La cultura socialista debe centrarse, por el contrario, en la comunicación, en la superación real de la dependencia del producto de moda, artificialmente reproducido por la industria cultural. Actuar sobre la base del consenso es también un modo de superación a través de la cultura, cuyo ámbito de incidencia no se reduce al arte, la literatura u otros actos de exhibición pública, sino también, y con igual importancia, a normas de comportamiento en circunstancias sociales de imprescindible intercambio y relación. De ahí que no sea raro presenciar lances hostiles entre los propios pasajeros del transporte público, e incluso amenazantes intercambios de frases y apotegmas de barrio entre conductores y usuarios. La mayoría, obviamente, responde a las constantes violaciones de las normas del trayecto, por parte de unos y otros y, por supuesto, al malestar que crea la desproporción entre la oferta y la demanda. Pero es también probable que estén estrechamente relacionadas las incidencias de reacciones violentas, y las violaciones, con el tipo de música que define el gusto de ese conductor. Basta observar en cuántos casos se da la coincidencia.

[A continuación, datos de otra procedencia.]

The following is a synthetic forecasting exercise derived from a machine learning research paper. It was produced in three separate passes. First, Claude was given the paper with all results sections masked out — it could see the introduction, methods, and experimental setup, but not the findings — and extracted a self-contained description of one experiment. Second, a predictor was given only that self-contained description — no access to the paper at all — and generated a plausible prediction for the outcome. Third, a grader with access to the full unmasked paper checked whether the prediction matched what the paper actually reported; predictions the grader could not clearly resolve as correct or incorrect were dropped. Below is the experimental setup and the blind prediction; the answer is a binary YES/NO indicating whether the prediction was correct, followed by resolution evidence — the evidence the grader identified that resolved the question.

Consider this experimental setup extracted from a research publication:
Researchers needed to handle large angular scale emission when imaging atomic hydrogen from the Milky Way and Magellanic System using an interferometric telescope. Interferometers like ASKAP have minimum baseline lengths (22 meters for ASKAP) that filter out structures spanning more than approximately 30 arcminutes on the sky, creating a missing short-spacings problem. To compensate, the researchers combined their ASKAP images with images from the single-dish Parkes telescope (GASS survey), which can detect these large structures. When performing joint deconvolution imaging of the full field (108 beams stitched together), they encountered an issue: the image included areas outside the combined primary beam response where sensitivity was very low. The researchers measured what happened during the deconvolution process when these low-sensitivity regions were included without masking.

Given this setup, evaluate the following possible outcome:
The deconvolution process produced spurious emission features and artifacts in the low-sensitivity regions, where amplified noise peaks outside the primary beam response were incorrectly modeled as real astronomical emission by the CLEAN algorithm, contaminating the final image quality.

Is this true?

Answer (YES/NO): NO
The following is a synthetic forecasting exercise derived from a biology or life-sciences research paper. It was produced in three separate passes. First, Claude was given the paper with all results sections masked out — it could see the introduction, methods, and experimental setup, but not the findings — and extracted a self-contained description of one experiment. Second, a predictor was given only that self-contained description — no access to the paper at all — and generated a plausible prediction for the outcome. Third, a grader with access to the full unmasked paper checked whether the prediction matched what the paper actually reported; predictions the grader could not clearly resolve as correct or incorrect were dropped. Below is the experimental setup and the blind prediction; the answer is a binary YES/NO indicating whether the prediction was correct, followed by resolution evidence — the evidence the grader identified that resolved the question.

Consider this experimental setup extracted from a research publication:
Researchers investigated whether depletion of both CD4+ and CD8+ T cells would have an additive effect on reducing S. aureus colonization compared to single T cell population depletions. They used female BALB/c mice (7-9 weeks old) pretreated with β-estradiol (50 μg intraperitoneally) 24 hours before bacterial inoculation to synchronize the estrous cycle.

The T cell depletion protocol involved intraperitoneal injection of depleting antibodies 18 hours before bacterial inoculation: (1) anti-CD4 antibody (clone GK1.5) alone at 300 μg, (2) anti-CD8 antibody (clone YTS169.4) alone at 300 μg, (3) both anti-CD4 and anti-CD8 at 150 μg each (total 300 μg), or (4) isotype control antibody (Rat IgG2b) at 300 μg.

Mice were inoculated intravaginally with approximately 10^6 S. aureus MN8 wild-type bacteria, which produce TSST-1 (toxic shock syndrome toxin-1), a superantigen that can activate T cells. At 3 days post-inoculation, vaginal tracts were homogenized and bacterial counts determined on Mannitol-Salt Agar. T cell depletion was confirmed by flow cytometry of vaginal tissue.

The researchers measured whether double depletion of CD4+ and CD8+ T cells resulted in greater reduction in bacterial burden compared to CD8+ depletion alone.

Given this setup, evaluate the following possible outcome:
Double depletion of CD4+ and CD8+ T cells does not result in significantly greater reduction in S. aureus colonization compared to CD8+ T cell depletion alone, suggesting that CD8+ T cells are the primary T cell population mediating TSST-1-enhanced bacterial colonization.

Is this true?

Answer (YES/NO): YES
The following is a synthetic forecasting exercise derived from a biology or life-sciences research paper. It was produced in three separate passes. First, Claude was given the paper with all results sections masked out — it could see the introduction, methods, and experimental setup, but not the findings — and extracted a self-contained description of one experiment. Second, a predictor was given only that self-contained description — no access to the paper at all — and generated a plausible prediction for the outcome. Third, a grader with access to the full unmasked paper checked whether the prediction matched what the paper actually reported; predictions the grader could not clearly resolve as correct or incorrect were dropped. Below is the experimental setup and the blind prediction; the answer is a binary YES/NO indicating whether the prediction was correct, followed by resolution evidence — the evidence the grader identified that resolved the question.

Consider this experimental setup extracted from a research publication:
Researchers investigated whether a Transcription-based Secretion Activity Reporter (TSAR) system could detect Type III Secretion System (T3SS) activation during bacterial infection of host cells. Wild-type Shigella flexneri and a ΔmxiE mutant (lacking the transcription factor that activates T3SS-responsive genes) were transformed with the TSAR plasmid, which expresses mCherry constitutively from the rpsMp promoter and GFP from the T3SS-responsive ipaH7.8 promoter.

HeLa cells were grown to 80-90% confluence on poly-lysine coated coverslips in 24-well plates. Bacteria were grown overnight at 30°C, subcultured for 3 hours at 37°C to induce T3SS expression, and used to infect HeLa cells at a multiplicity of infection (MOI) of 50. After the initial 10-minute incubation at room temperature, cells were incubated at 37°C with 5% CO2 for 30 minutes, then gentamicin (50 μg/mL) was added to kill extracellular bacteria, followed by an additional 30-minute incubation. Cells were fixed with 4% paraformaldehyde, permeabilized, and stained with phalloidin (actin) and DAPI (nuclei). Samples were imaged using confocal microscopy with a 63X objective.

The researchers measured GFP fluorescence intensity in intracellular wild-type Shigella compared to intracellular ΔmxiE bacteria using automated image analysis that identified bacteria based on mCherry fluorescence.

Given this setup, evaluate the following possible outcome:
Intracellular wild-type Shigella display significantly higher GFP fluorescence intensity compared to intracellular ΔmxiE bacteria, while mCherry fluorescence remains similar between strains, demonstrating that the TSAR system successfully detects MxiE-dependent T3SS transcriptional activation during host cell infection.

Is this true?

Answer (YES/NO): YES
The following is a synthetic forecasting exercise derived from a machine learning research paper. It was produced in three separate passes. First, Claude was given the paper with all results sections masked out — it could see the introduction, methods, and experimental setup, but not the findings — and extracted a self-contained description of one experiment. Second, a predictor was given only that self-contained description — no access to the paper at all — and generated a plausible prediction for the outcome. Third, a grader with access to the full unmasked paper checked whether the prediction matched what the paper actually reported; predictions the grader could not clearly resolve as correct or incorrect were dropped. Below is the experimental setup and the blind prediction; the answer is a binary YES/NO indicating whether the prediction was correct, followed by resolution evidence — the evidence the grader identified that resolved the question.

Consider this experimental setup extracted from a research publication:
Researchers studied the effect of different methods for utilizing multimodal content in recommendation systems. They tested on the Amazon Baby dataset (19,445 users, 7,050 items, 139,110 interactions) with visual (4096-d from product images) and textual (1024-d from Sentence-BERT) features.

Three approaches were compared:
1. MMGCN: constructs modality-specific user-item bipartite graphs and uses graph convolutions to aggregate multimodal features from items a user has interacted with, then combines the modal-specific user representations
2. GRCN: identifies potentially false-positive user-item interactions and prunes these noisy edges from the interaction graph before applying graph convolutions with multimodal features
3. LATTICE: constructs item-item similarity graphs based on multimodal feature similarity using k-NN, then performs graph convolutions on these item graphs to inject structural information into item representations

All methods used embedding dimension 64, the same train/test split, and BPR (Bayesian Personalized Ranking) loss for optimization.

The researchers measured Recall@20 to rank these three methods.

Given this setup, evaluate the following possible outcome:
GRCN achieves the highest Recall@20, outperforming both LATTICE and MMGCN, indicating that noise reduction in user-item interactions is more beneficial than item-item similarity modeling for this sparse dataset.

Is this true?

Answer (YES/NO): NO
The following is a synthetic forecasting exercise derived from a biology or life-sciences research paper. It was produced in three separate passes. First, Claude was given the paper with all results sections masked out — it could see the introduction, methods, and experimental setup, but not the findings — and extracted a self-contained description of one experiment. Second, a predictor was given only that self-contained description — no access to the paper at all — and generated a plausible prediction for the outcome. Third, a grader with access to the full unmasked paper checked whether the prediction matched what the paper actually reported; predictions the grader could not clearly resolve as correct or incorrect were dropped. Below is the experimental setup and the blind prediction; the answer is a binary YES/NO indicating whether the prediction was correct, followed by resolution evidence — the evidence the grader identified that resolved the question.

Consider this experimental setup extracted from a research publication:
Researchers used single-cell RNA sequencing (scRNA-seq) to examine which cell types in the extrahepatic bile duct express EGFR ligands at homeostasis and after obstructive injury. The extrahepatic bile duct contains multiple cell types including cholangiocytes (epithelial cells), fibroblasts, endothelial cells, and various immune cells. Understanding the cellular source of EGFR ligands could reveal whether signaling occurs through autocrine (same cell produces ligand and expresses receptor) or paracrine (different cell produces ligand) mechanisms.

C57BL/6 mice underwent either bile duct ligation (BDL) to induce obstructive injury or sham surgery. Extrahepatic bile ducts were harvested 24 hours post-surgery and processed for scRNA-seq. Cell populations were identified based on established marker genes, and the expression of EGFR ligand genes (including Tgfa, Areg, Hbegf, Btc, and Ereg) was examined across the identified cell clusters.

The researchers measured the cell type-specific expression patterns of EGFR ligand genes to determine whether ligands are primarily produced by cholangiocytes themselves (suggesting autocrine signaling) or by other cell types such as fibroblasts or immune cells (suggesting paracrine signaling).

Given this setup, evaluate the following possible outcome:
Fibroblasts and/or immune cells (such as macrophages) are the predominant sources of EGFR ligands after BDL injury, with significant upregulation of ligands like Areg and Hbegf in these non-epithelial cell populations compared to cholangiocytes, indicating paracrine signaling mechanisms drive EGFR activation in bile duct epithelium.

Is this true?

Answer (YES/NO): NO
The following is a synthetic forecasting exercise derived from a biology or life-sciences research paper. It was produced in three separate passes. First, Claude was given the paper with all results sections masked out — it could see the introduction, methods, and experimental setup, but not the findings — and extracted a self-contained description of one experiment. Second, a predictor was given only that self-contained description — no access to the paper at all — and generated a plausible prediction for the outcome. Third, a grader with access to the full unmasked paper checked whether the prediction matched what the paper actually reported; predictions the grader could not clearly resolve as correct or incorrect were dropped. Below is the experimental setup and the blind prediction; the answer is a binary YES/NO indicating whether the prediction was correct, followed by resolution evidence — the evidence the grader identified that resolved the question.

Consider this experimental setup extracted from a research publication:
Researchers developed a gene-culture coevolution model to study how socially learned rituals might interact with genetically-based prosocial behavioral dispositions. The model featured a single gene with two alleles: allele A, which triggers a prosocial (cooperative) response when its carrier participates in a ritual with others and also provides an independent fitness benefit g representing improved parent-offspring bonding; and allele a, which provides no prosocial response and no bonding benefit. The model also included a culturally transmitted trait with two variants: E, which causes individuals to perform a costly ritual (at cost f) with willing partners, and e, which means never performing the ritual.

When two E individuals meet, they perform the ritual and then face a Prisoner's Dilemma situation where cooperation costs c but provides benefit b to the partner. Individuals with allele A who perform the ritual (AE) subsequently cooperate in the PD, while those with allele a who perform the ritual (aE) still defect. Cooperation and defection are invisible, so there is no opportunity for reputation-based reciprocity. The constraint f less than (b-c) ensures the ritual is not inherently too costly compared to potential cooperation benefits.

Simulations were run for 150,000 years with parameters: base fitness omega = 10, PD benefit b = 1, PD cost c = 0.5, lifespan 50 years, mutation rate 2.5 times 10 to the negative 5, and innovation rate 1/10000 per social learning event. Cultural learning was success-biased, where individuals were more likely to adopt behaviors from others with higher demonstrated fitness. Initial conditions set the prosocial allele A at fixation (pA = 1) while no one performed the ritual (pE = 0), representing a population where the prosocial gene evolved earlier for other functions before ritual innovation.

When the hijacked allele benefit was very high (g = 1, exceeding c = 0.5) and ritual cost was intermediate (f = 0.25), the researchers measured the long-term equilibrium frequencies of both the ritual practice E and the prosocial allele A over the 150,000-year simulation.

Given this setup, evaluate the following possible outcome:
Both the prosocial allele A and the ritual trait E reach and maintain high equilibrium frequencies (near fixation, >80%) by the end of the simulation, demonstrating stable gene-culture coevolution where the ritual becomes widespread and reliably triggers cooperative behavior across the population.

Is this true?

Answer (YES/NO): YES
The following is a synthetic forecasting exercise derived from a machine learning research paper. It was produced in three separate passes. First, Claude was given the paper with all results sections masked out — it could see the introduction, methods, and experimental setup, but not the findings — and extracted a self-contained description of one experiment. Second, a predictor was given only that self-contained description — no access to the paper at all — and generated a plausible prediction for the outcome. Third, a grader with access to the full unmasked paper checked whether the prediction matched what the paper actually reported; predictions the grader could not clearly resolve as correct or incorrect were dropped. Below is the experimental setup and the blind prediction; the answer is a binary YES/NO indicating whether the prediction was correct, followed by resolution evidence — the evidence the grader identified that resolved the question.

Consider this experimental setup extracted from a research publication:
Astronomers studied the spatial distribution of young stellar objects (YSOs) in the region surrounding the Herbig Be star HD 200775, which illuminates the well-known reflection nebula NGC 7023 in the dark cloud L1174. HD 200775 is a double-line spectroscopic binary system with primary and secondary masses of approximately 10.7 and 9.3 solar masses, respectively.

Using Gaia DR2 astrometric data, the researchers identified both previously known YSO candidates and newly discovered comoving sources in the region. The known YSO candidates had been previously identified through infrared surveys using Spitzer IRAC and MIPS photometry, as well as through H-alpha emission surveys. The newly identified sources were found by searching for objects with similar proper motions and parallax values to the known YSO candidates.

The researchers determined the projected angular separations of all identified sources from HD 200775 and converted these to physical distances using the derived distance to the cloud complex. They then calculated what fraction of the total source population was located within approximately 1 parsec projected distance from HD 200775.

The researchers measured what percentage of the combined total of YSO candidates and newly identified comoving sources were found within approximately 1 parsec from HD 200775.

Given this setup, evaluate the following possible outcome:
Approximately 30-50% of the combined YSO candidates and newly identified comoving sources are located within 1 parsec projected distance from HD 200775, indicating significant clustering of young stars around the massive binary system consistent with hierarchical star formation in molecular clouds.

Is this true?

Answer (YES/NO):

Existe, sin embargo, una sencilla solución, al menos respecto a la cuestión de qué música elegir para los dispositivos de audio: sintonizar una emisora de radio. Por nuestras emisoras, con altas o con bajas, la programación es variada, informativa, equilibrada, pensada y diseñada por profesionales del medio. En sus planes de acción se hallan informaciones y mensajes que acaso no serán consumidos por buena parte de esos mismos viajeros al arribar a casa. Más cerca de responder a las exigencias de la política cultural debe estar la programación radial que la espontaneidad caótica de los conductores de ómnibus, o que el voluntarismo institucional funcionalista.

En circunstancias como las actuales, cuando el hostigamiento externo y las carencias internas se agudizan, no es posible ignorar la falta de transversalidad del sistema operativo de los Ministerios e instituciones del Estado. Es una deficiencia cuyos costos serían recuperables solo a largo plazo y con nuevas, profundas y crecientes inversiones. No es admisible que, respondiendo a un mismo objetivo central: la construcción de una sociedad mejor, viable y sustentable hacia la dignidad humana plena, unas instituciones desvirtúen y echen por tierra el trabajo de otras. Es un asunto más serio que el acto de tomarlo con el mal llamado "espíritu deportivo" de un indolente sector funcionarial que, en numerosas ocasiones, desconoce las inconmensurables aventuras de viajar en guagua.